Il folletto di Minneapolis che ha reinventato la black music
Schermata 04-2457500 alle 20.42.02Una produzione discografica sterminata. Dal 1978, anno dell’esordio con For You, fino a HITnRUN Phase Two, di pochi mesi fa, il musicista passato alla storia come “il folletto di Minneapolis” ha letteralmente cambiato il volto alla black music. Capace di una personalissima sintesi di diversi generi: dal pop al funk, dal rock alla dance, Prince è riuscito a coniare un lessico musicale articolato e convincente, tra i più efficaci e suggestivi degli ultimi 40 anni.
La sua attitudine lo ha portato a districarsi come performer, polistrumentista, produttore e arrangiatore. Numerosi sono i brani realizzati per altri interpreti, così come molto esteso è il corpus di canzoni, firmate dal musicista, che non sono state nemmeno pubblicate.

Quasi fosse uno scherzo del destino, il 2016 si porta via due tra gli artisti più eclettici degli ultimi decenni. Come David Bowie, anche Prince ha spaziato tra generi e sonorità, facendo del costante mutamento d’identità la sua cifra stilistica, ma riuscendo a tenere unite tutti le sue esplorazioni musicali attraverso una sensibilità e uno stile unici e immediatamente riconducibili alla sua “impronta”.

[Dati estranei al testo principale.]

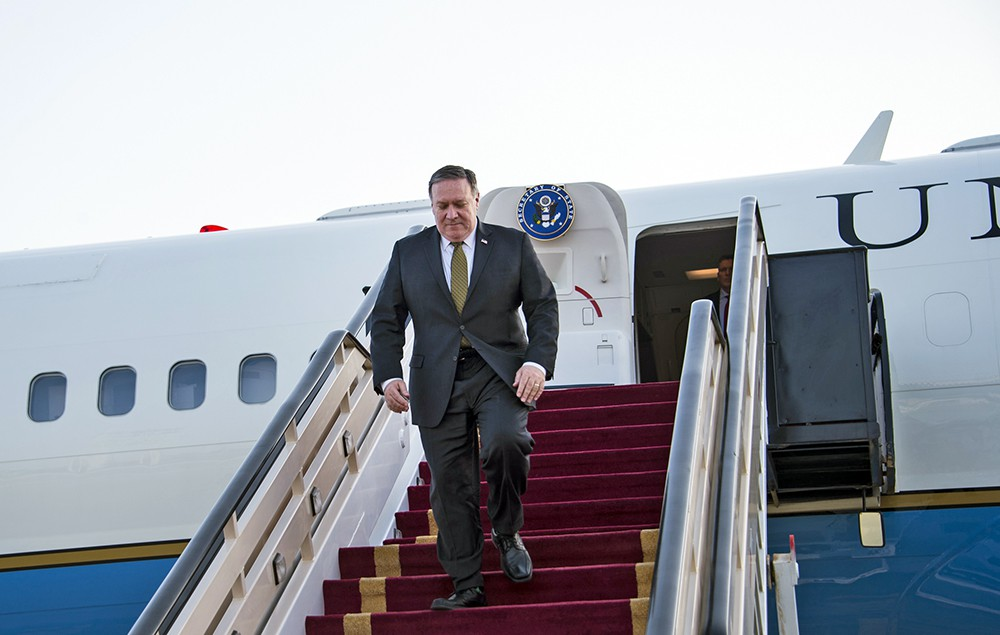 Майк Помпео спускается по трапу самолета
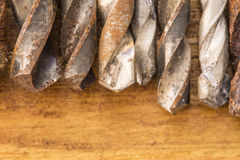 Grupo de herramientas viejas del vintage del óxido taladros Foto de archivo libre de regalías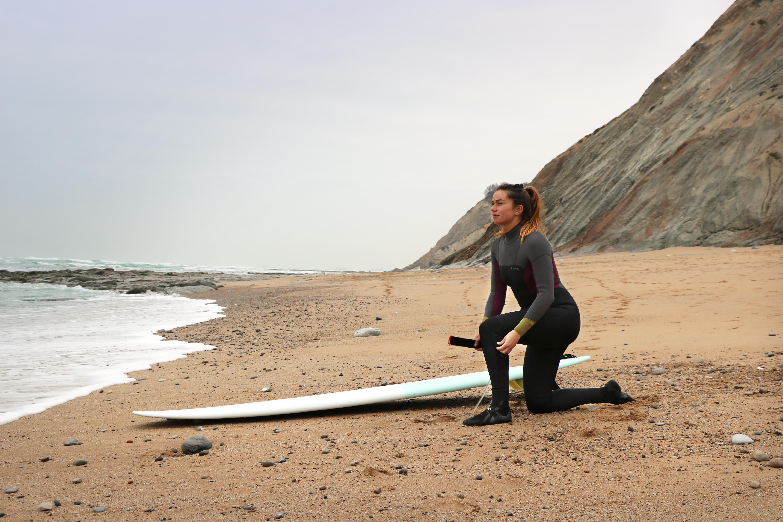 Backzip Anzug und Neoprenschuhe zum Surfen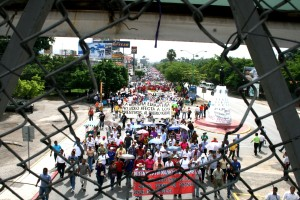 Reiteraron que no levantarán el plantón hasta que Peña Nieto desista de publicar la  Ley General del Servicio Profesional Docente.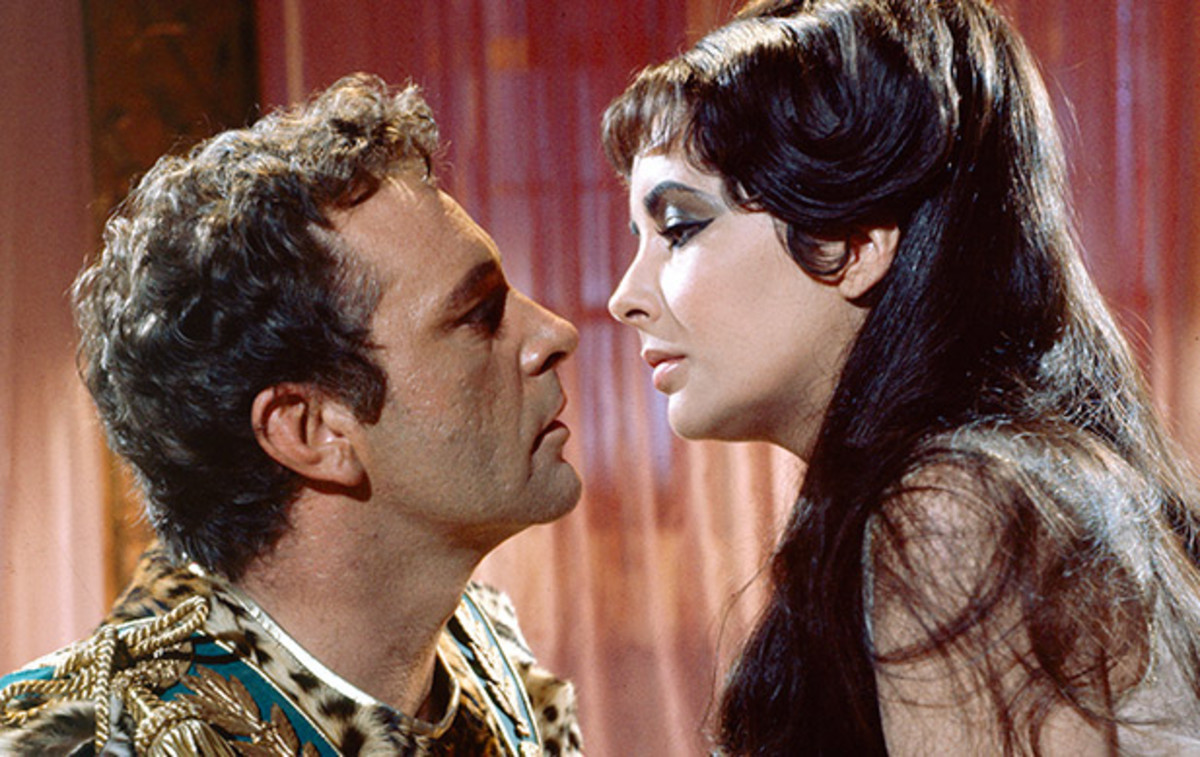 Elizabeth Taylor Gallery: Taylor met and fell in love with Richard Burton on the set of the 1963 blockbuster Cleopatra. Both stars were married at the time, an affair that was condemned by the Vatican and yet another explosive personal scandal for Taylor. (Photo: Getty Images)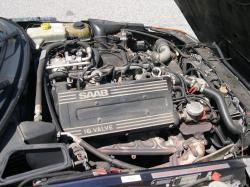 SAAB 900 -16 engine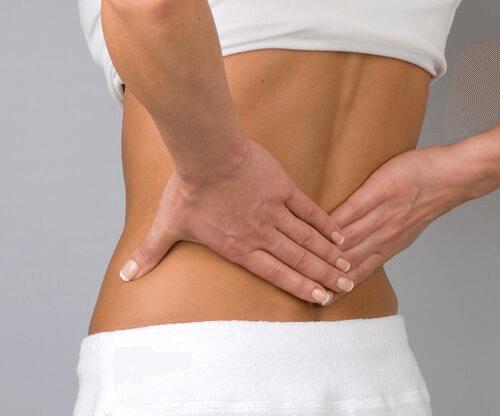 personne qui souffre d'une hernie discale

Dopo cinque dischi che lo vedono in costante ascesa, a livello qualitativo e commerciale, nel 1984 Prince dà alle stampe Purple Rain; album dalle vendite multimilionarie e stabile al numero uno negli Stati Uniti per sei settimane consecutive. Tra i brani più famosi c’è l’iconica title track: uno dei suoi pezzi più riconoscibili.

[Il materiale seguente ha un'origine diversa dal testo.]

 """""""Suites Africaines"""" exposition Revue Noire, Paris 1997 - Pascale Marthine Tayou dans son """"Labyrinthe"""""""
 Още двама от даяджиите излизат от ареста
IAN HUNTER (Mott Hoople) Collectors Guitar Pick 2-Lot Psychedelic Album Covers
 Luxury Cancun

Parade e Sign’o’ the times sono forse i dischi più importanti di Prince negli anni ottanta. Rappresentano inoltre il segnale che il musicista antepone sempre la ricerca artistica al facile ammiccamento commerciale. Non preoccupandosi assolutamente di frenare il suo istinto di manipolazione verso generi come il funk, la psichedelica e il blues più elettrico, Prince adatta questi approcci alle sue esigenze espressive, contaminando linguaggi che sembrano a sua totale disposizione. E il tutto assume una forma estremamente sensuale e contagiosa, viscerale ma allo stesso tempo concettualmente “futuristica”.

È del 1991 invece questa Cream, tratta dall’album Diamonds and Pearls, registrato insieme ai The New Power Generation, la nuova band del musicista dopo i The Revolution. L’album è il suo più grande successo dal 1985 e sancisce un ritorno al R&B più contemporaneo.

Gli anni Novanta rappresentano una fase di transizione nella quale Prince abbandona il proprio nome, facendo spesso riferimento a se stesso come The Symbol oppure The Artist Formerly Known as Prince. La sua indole difficile da imbrigliare lo porta a diffuse controversie con la Warner Bros. e l’artista sembra attraversare un periodo in cui qualsiasi schema o tentativo di conferirgli un’identità gli va stretto.

Negli ultimi 20 anni della sua vita realizzerà qualcosa come 25 album, l’ultimo dei quali, Hit n RUn Phase Two, è uscito su supporto fisico a gennaio di quest’anno (mentre da dicembre ne era stata diffusa una versione su Tidal).
Suonerà banale, ma uno dei brani scritti da Prince e portato al successo planetario da Sinead O’Connor nel 1990, Nothing Compares 2 U, suona oggi come la descrizione più esaustiva e veritiera del suo autore. Un genio quasi senza eguali, che ha saputo inventare una musica che nessuno sospettava potesse esistere: un altro artista visionario che finisce la sua avventura in questo 2016, vero e proprio anno nero per la storia della popular music.